◆ OBJECTIF VISÉ: Recopiez à l'identique, s'il vous plaît, le passage du texte sur la crise du dollar présenté ci-dessous qui s'ouvre sur les mots contenant « L’establishment de Wall » et se ferme sur « depuis une décennie. ».

Une spéculation à court terme très instable sur les devises fut l’un des résultats du refus déjà vieux de dix ans des Américains de dévaluer le dollar aussi bien que de leur réticence à prendre des mesures sérieuses visant à contrôler le flux énorme du marché dérégulé des eurodollars. Comme le savaient la plupart des banquiers du monde, le roi Canut ne pouvait retenir les vagues que pour un temps limité.
En 1970, le résultat de la politique monétaire nationale expansioniste de Nixon, fut une inversion du flux des capitaux : le solde positif des années précédentes fut inversé et les États-Unis subirent une évasion nette de capitaux de 6,5 milliards de dollars. Mais la récession américaine persista tant qu’en 1971, alors que les taux d’intérêts continuaient de baisser et les approvisionnements en monnaie de croître, ces sorties de capitaux atteignirent des proportions énormes, totalisant 20 milliards de dollars.
Pis encore, en mai 1971, les États-Unis enregistrèrent leur premier déficit commercial mensuel, déclenchant littéralement une liquidation du dollar dans une ambiance de panique internationale. La situation devenait véritablement désespérée.
Vers 1971, les réserves officielles américaines d’or représentaient moins du quart des engagements officiels : théoriquement, si tous les détenteurs étrangers de dollars en avaient exigé l’équivalent en or, Washington aurait été incapable de les satisfaire sans prendre des mesures extrêmes. (1)
L’establishment de Wall Street persuada le président Nixon d’abandonner ses efforts inutiles pour soutenir le dollar face à l’avalanche d’ordres internationaux d’échange de dollars contre de l’or. Mais malheureusement, Wall Street refusa de procéder à la nécessaire dévaluation du dollar vis-à-vis de l’or, qui était pourtant ardemment souhaitée depuis une décennie.

◆ EXTRAIT SOURCE:

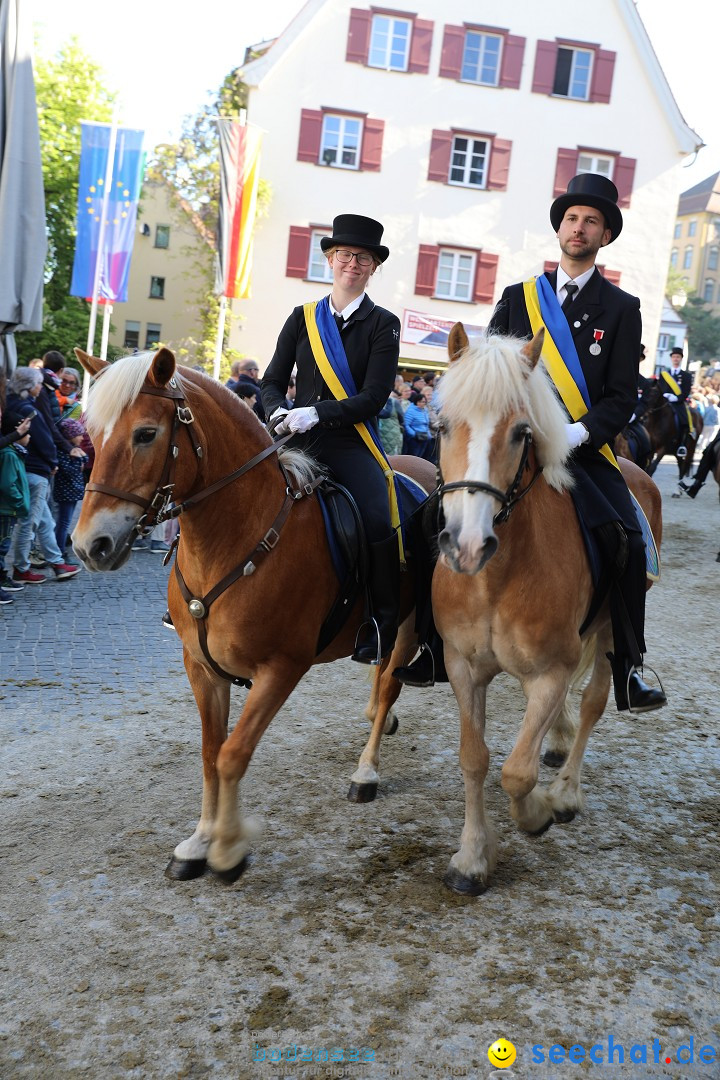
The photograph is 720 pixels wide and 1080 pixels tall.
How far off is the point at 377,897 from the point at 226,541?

◆ RÉPONSE ATTENDUE:
L’establishment de Wall Street persuada le président Nixon d’abandonner ses efforts inutiles pour soutenir le dollar face à l’avalanche d’ordres internationaux d’échange de dollars contre de l’or. Mais malheureusement, Wall Street refusa de procéder à la nécessaire dévaluation du dollar vis-à-vis de l’or, qui était pourtant ardemment souhaitée depuis une décennie.